I started my two-month expedition to Mount Everest with a flight to Nepal’s capital Kathmandu yesterday.

The Democratic Republic of Nepal is a land-locked country located in the Himalayas in South Asia, bordered in the north by the People's Republic of China and to the west, south and east by the Republic of India.

Nepal is probably best known for being home to the world's highest mountain, Mount Everest, or Sagarmatha as the mountain is called in Nepali. However, the country is much more than just Mount Everest. In fact, Nepal is home to eight of the 14 highest mountains in the world, known as the eight-thousanders: Mount Everest (8850m), Kanchenjunga (8586m), Lhotse (8516m), Makalu (8485m), Cho Oyu (8201m), Dhaulagiri I (8167m), Manaslu (8163m) and Annapurna I (8091m). In addition, there are 240 peaks over 20,000 feet (6096m), so it’s a real dream destination for mountaineers like me.
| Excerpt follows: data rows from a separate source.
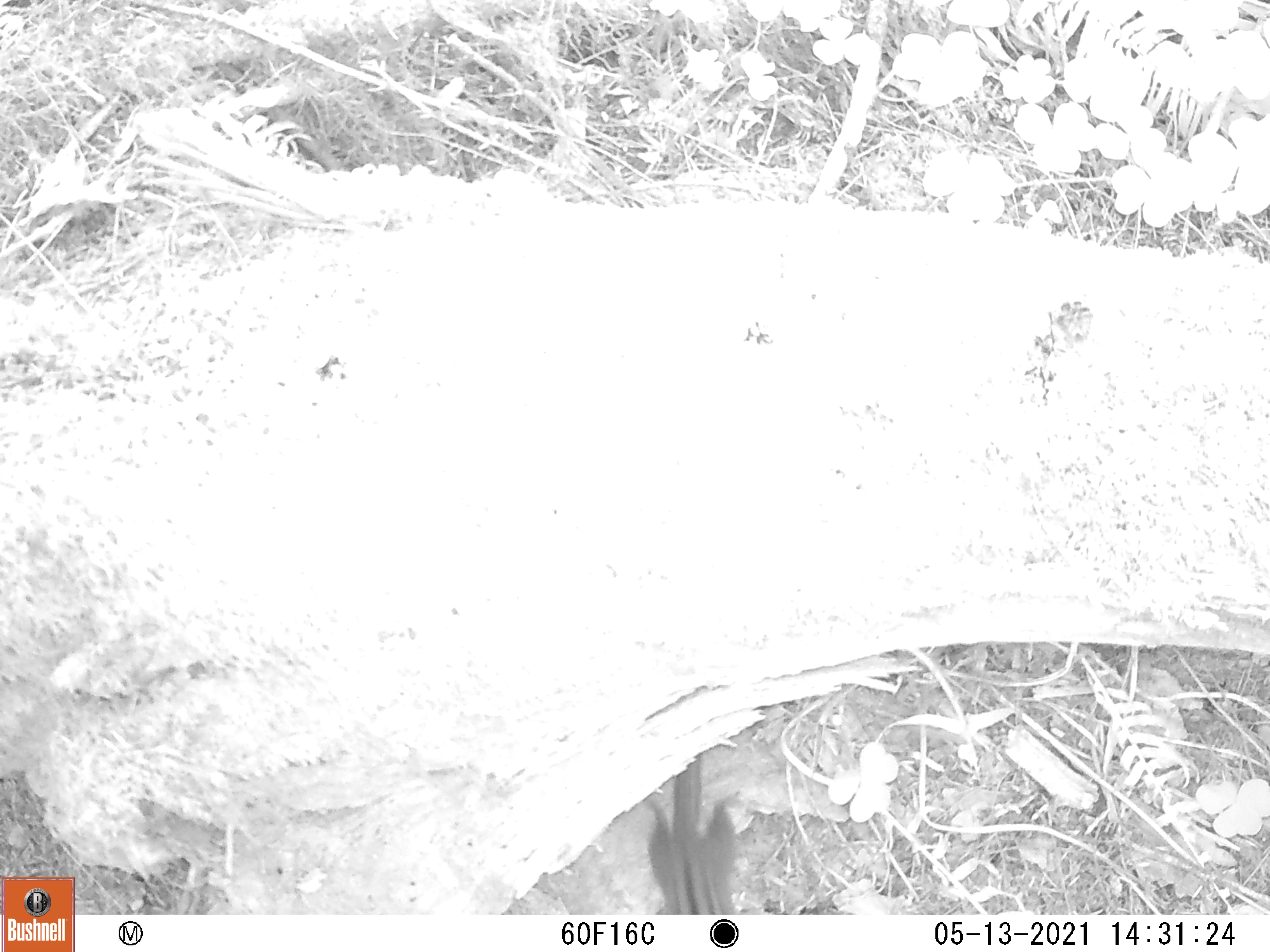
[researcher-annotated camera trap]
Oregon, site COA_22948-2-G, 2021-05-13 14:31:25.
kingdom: Animalia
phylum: Chordata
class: Mammalia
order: Rodentia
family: Sciuridae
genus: Neotamias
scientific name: Neotamias townsendii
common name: townsend's chipmunk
Townsend's chipmunk (Neotamias townsendii).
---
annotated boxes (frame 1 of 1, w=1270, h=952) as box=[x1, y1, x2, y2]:
townsend's chipmunk: box=[629, 733, 750, 911]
This is my third trip in the last 18 months to Nepal. The previous two trips have been related to helping out a local school, Surya Vinayak.

The school is located in Bhaktapur, a small town about 13 kilometers east of Kathmandu, on the old traded route to Tibet. We came across the school a bit by accident when my wife Delanii did a volunteering holiday in Nepal last year and were impressed with their commitment to accept and integrate children with disabilities into the normal classrooms – something not customary in Nepal.
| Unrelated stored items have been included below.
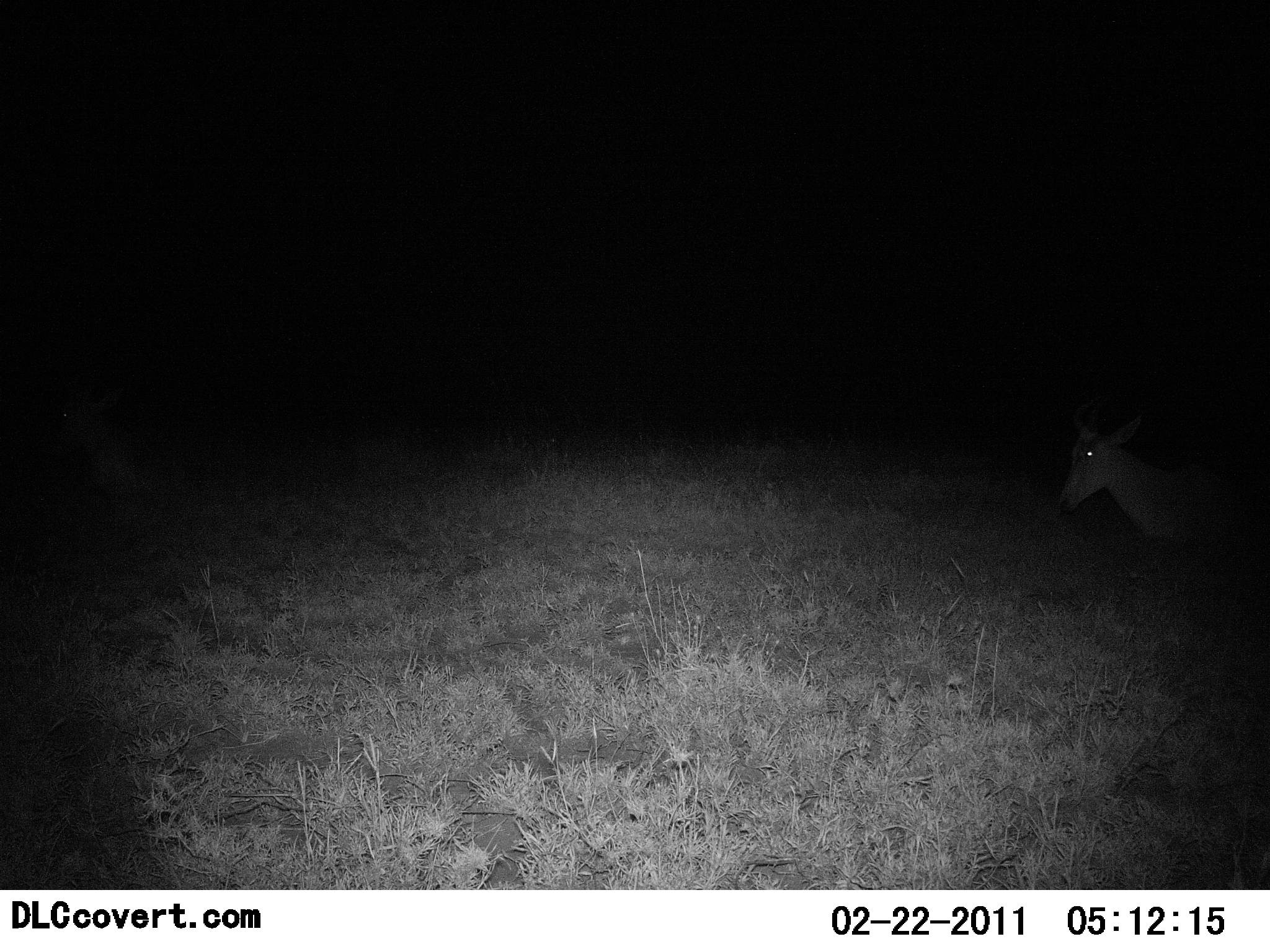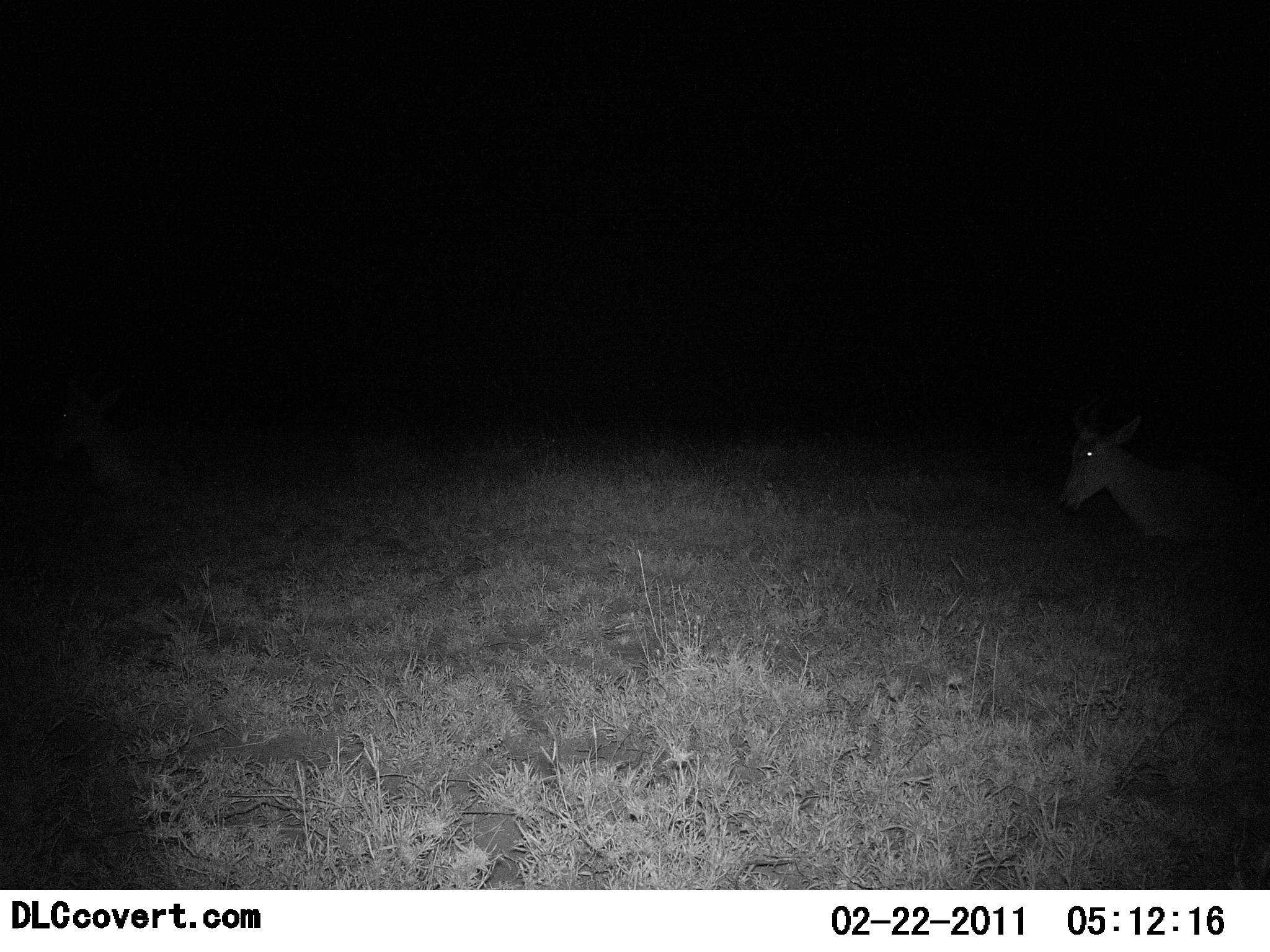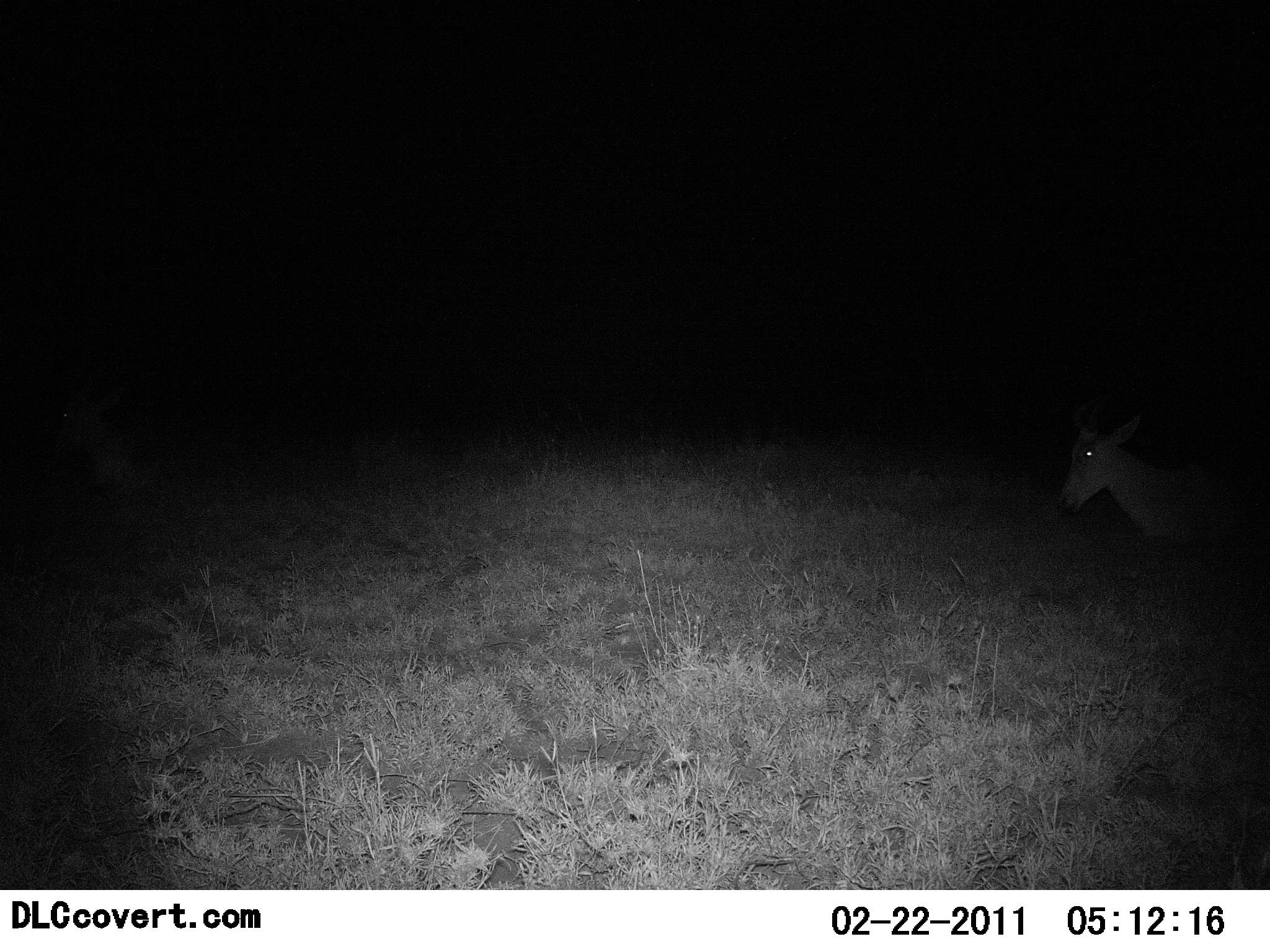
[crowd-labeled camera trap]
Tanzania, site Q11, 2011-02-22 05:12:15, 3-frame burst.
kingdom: Animalia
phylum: Chordata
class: Mammalia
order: Artiodactyla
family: Bovidae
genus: Alcelaphus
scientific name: Alcelaphus buselaphus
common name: hartebeest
Hartebeest (Alcelaphus buselaphus), count 2. Behavior (volunteer vote fractions): standing 17%, resting 83%, moving 0%, interacting 0%. Young present (vote fraction): 0%. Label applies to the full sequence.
The school operates on a very small budget and still struggles to make ends meet, so last year we raised some money from my classmates at London Business School in Dubai and then worked with the principal Mrs Bina and her husband Mr Suresh to identify and prioritize a number of projects to improve the school.

Surya Vinayak manages to educate a child for a year for just US$100, so realizing how a small amount of money can make a huge difference in the lives of the children has been a great experience as comparing whether to eat out or put the money aside to educate a child for a year doesn’t require a long consideration.
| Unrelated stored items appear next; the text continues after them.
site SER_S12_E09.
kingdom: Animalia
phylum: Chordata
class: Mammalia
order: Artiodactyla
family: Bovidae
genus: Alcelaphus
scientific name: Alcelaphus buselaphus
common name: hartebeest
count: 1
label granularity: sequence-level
I visited the school this morning and as usual was met with happy faces. Mrs Bina and Mr Suresh showed me how the donations had helped establish many improvements including bathrooms linked to the sewage system as well as hand washing basins to replace the previously used buckets.

The children were in the middle of their exams, but had a few minutes to also tell me how they were enjoying the paving on top of the old clay yard as well as a table tennis table, which left me with no doubt that the efforts of our friends were much appreciated. Now I can shift my focus to the main project I’m here for – climbing Mount Everest!